When an Eli Lilly executive leaned over his shoulder to look at Eng’s work, Young worried he might miss his chance. Not long after, Amylin licensed the patent.
They worked to develop Exendin-4 into a drug by synthesizing the Gila monster peptide. They weren’t sure what would happen in humans. “We couldn’t predict weight loss or weight gain with these drugs,” recalled Young. “They enhance insulin secretion. Usually that increases body weight.” But the effect on slowing the stomach’s processing of food was more pronounced and Young’s team found as they tested their new drug that it caused weight loss.
To get a better understanding of Exendin-4, Young consulted with Mark Seward, a dentist raising more than 100 Gila monsters in his Colorado Springs, Colo., basement. The lizard enthusiast’s task was to feed them and draw blood. One took exception to the needle in its tail, slipped its restraint and snapped its teeth on Seward’s palm—the only time he’s been bitten in the decades he’s raised the animals. “It’s like a wasp sting,” he said, “but much worse.”
Nine years after the chance San Francisco meeting between Eng and Young, the Food and Drug Administration approved the first GLP-1-based treatment in 2005.
The twice-daily injection remained in the bloodstream for hours, helping patients manage Type 2 diabetes. Eng would be paid royalties as high as $6.7 million per year for the drug, according to federal government data available after 2015. “It was a long journey,” said Eng.
The proof of concept pushed other pharmaceutical companies to make more-effective and longer-lasting GLP-1 drugs.
At first, Novo Nordisk executives had little interest in GLP-1 drugs. They gave priority to Novo’s main business of selling insulin. “A lot of people didn’t believe in it,” says Jens Larsen, international medical director for the Danish company.
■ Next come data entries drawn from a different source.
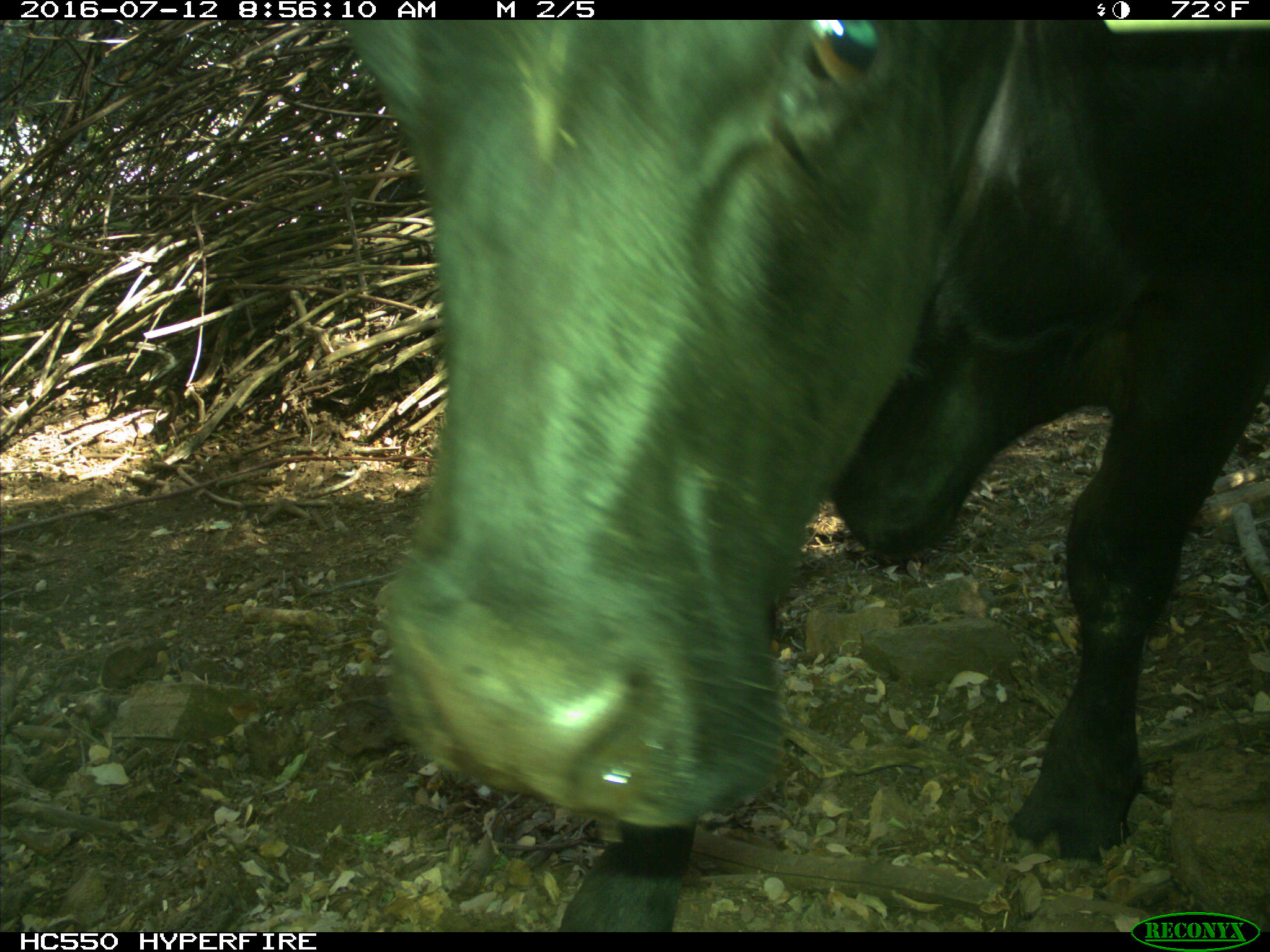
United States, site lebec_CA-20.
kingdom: Animalia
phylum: Chordata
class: Mammalia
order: Artiodactyla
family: Bovidae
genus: Bos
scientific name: Bos taurus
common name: domestic cow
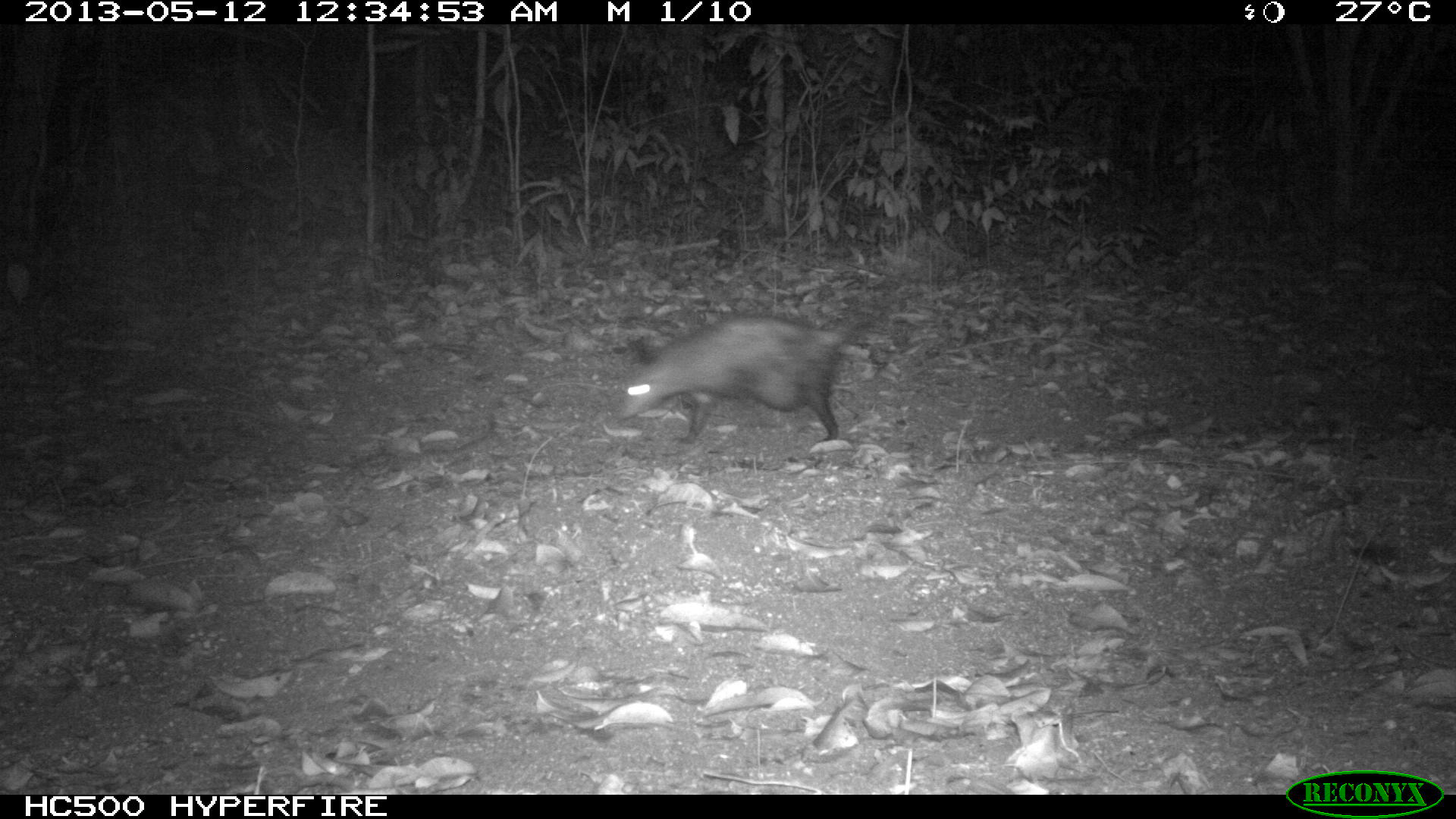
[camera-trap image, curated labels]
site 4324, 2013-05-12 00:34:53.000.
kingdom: Animalia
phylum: Chordata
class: Mammalia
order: Didelphimorphia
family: Didelphidae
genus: Didelphis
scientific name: Didelphis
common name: american opossums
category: didelphis sp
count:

He stopped his own mid-1990s study of IV-infused GLP-1 when patients on a higher dose started vomiting. The research was shelved until 2001.
The Gila monster-derived drug gave them a push, said Larsen: “It made companies more aware that this could be a serious competitor and we had to step up and put more people on it.”
Novo kept at it, working on its own drug that more closely resembled the human peptide. With some clever chemistry it bumped up this drug’s time in the body to a day. Its first GLP-1 drug, the once-daily shot liraglutide, would receive FDA approval in 2010.
Seven years later came its longer-lasting diabetes drug, the once-weekly shot semaglutide. As it turned out, it was also the best of the drugs for weight loss, making it the first blockbuster in the category. A higher dose was approved in 2021 to treat obesity.
Those two approved doses are better known today by their brand names: Ozempic and Wegovy.